**SELECTED PASSAGE**:
In the acute, or active, phase, people typically experience positive psychotic symptoms, such as hallucinations, delusions and disorganized thinking. Some negative symptoms may also emerge.
This phase is the easiest to recognize and diagnose, and so it is when most people begin receiving treatment. The earlier treatment starts, the greater the chance of successful recovery.

Recovery phase

In the recovery, or residual, phase, acute symptoms reduce in intensity, though some may not disappear altogether. After recovery from a first episode of psychosis, some people never experience a relapse (a second episode). To reduce the risk of relapse, it is very important to continue medication and other treatments as recommended by the physician and clinical team.

The recovery process—how long it takes and how much improvement there is—varies from person to person. Once the acute symptoms of psychosis have responded to treatment, help may still be needed with issues such as depression, anxiety, decreased self esteem, social problems and school or work difficulties.

Phases of psychosis 

In addition, family members may need help and support to cope effectively. In urgent situations, such as those involving potential harm to the person experiencing psychosis, the person should
be taken to the emergency department of the closest hospital to receive treatment.

Symptoms of psychosis get better with treatment.

**REQUIRED ACTION A**:
List the issues that, according to the passage on phases of psychosis, may still need help once acute symptoms have responded to treatment.
**REQUIRED ACTION B**:
According to the passage on phases of psychosis, where should a person be taken in urgent situations that involve potential harm to the person experiencing psychosis?
**REQUIRED ACTION C**:
Carry on the passage on phases of psychosis from its last sentence.

**DATA EXCERPT**:
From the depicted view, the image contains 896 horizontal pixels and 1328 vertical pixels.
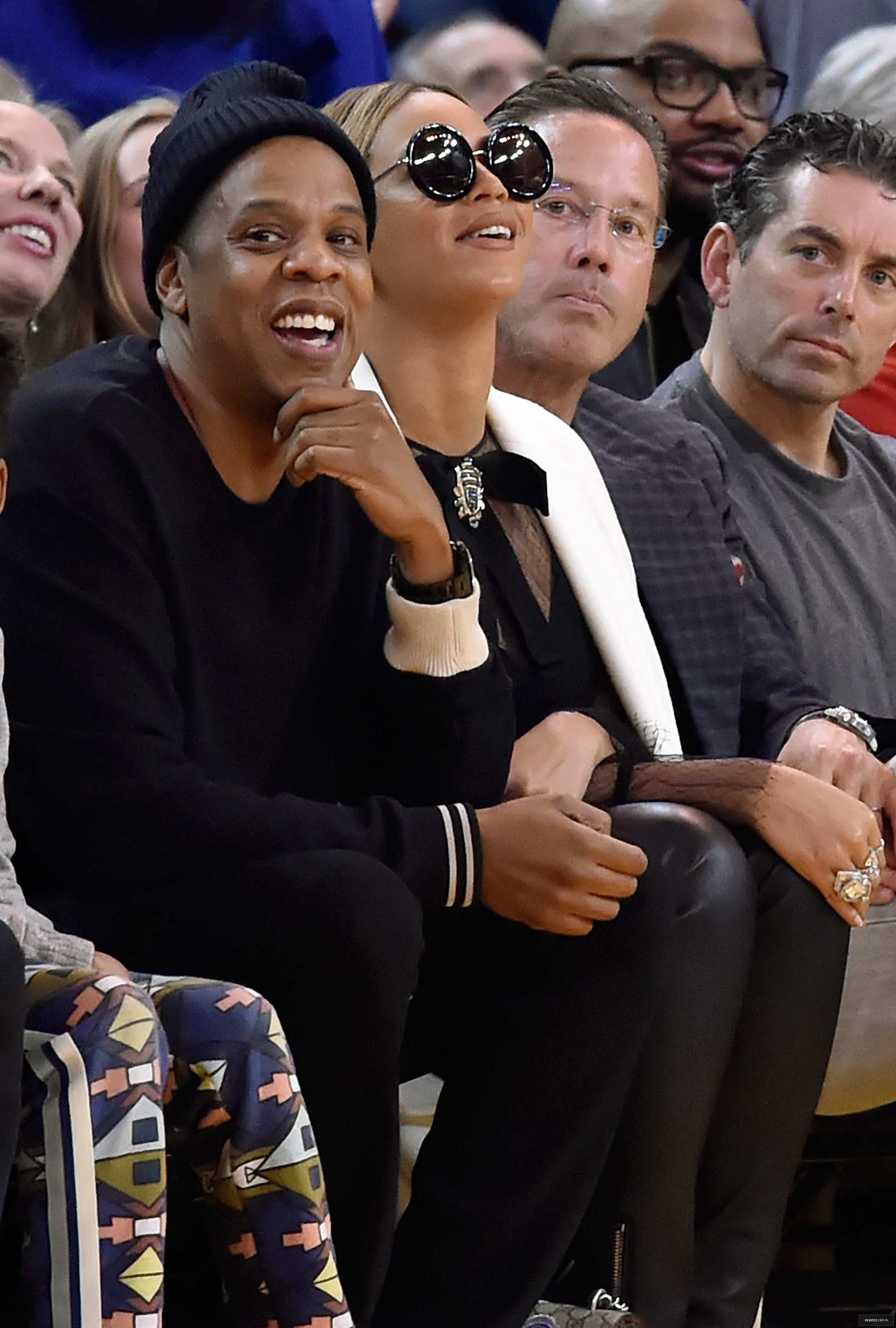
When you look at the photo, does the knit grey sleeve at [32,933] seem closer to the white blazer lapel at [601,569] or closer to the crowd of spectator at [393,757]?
the crowd of spectator at [393,757]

**OUTPUT A**:
- Depression
- Anxiety
- Decreased self esteem
- Social problems
- School or work difficulties

**OUTPUT B**:
To the emergency department of the closest hospital, to receive treatment.

**OUTPUT C**:
4 The causes of psychosis

Psychosis occurs in a variety of mental and physical disorders, so it is often difficult to know what has caused a first episode. Research shows that a combination of biological factors, including genetic factors, create a situation where a person is vulnerable to (at a greater risk of) developing psychotic symptoms. For such a person, a psychotic episode may be triggered by many different environmental factors, such as stressful events or substance use. These factors are discussed below.

An imbalance in certain neurotransmitters (brain chemicals), including dopamine and serotonin, can also be a factor in the development of psychosis.

Stress and psychosis

Potential sources of life stress that may play a role in triggering an episode of psychosis include:

· physical stress, such as irregular sleep, binge drinking, use of street drugs, poor routine, poor diet, physical sickness
· environmental stress, such as inadequate housing, lack of social support, unemployment, major life changes (e.g., starting a new school or job)

The causes of psychosis

· emotional stress, such as relationship problems, difficulties with family or friends
· acute life events, such as bereavement, accidents, illness, trouble with the law, pregnancy or childbirth, physical or sexual assault or abuse
· chronic stress, such as trouble with housing, or money
· bullying, such as racism or homophobia, cyber-bullying.

One way of thinking about the effect of stress is through the image of a “stress bucket” (Brabben & Turkington, 2002). In a person with a biological vulnerability to psychosis, accumulated stress can cause his or her stress bucket to eventually overflow. This overflow increases the risk that psychosis may develop.

5 The different types of psychosis

There are a number of mental illnesses that can include psychosis as a symptom. In the early phases of a psychotic episode, it is usually difficult to diagnose the exact type of psychotic disorder that is happening. This is because the factors that determine a specific diagnosis are often unclear during the psychotic episode. It is important to recognize and understand symptoms, and to communicate them to the treatment team. Any concerns or questions about diagnosis should be discussed with a mental health professional. A thorough medical assessment, to rule out any physical illness that may be the cause of the psychosis, may be indicated. The following list provides the names and brief descriptions of different types of psychotic illness.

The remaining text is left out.